In het midden kan dan blijven welke de precieze gevaren waren die de Gemeente hebben gebracht tot het besluit om het tunneltracé aan te pakken, te meer daar onvoldoende is gesteld of gebleken dat de Gemeente in de gegeven omstandigheden en bij afweging van alle belangen dusdanig weinig voortvarend heeft gehandeld, dat zulks in strijd is met de van haar als wegbeheerder te verlangen zorgvuldigheid. De vraag of het ongeval zou hebben plaatsgevonden indien het tunneltracé eerder zou zijn aangepakt, kan dan eveneens onbesproken blijven.
Ook de primaire grondslag kan derhalve de vordering van [eiser] niet dragen.
2.15 Uit het voorgaande volgt dat de grieven 3 tot en met 10 tevergeefs zijn opgeworpen, ook wanneer wordt uitgegaan van de stelling van [eiser] dat hij de maximumsnelheid niet heeft overschreden. Bij die stand van zaken kan dan in het midden blijven of [eiser] wellicht veel harder heeft gereden dan 60 km/u zoals de Gemeente heeft aangevoerd.
2.16 Hetgeen [eiser] te bewijzen heeft aangeboden kan in het licht van het vorenoverwogene niet tot een ander oordeel leiden. Het hof passeert daarom het bewijsaanbod van [eiser] als niet terzake dienend. Grief 11 kan dan buiten bespreking blijven, omdat ook bij gegrondbevinding daarvan dit niet noopt tot vernietiging van het vonnis."

* [Verzamelde gegevens]:
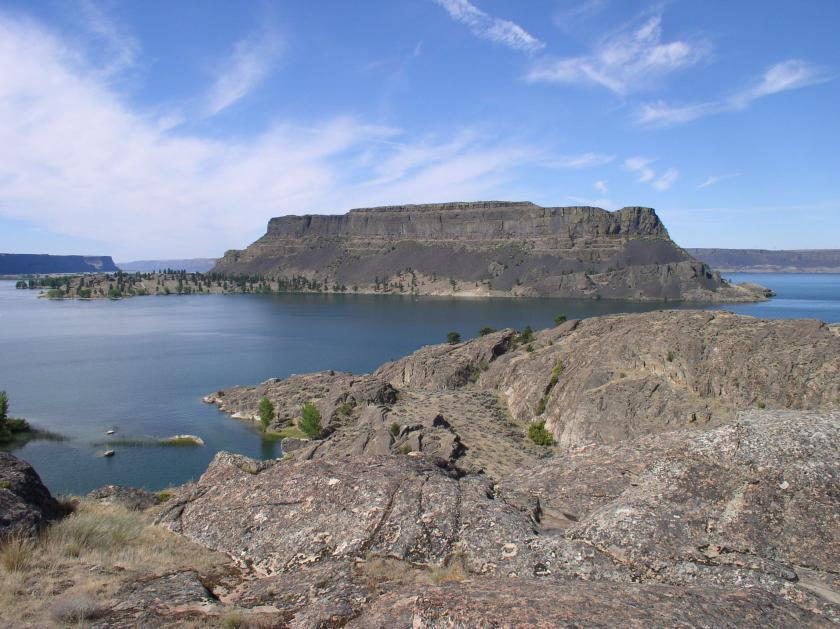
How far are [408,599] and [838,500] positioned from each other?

* [Opdrachten]:
a) Schrijf het tekstfragment over, beginnend bij "In het midden kan" en doorlopend tot en met "eveneens onbesproken blijven.", en vervang daarin "tunneltracé" door "wegtracé".
b) Welke punten laat het hof volgens het tekstfragment in het midden of buiten bespreking? Noem ze allemaal.

* [Oplossingen]:
a)
In het midden kan dan blijven welke de precieze gevaren waren die de Gemeente hebben gebracht tot het besluit om het wegtracé aan te pakken, te meer daar onvoldoende is gesteld of gebleken dat de Gemeente in de gegeven omstandigheden en bij afweging van alle belangen dusdanig weinig voortvarend heeft gehandeld, dat zulks in strijd is met de van haar als wegbeheerder te verlangen zorgvuldigheid. De vraag of het ongeval zou hebben plaatsgevonden indien het wegtracé eerder zou zijn aangepakt, kan dan eveneens onbesproken blijven.

b)
- Welke precieze gevaren de Gemeente hebben gebracht tot het besluit om het tunneltracé aan te pakken.
- Of het ongeval zou hebben plaatsgevonden als het tunneltracé eerder zou zijn aangepakt.
- Of [eiser] wellicht veel harder heeft gereden dan 60 km/u, zoals de Gemeente heeft aangevoerd.
- Grief 11.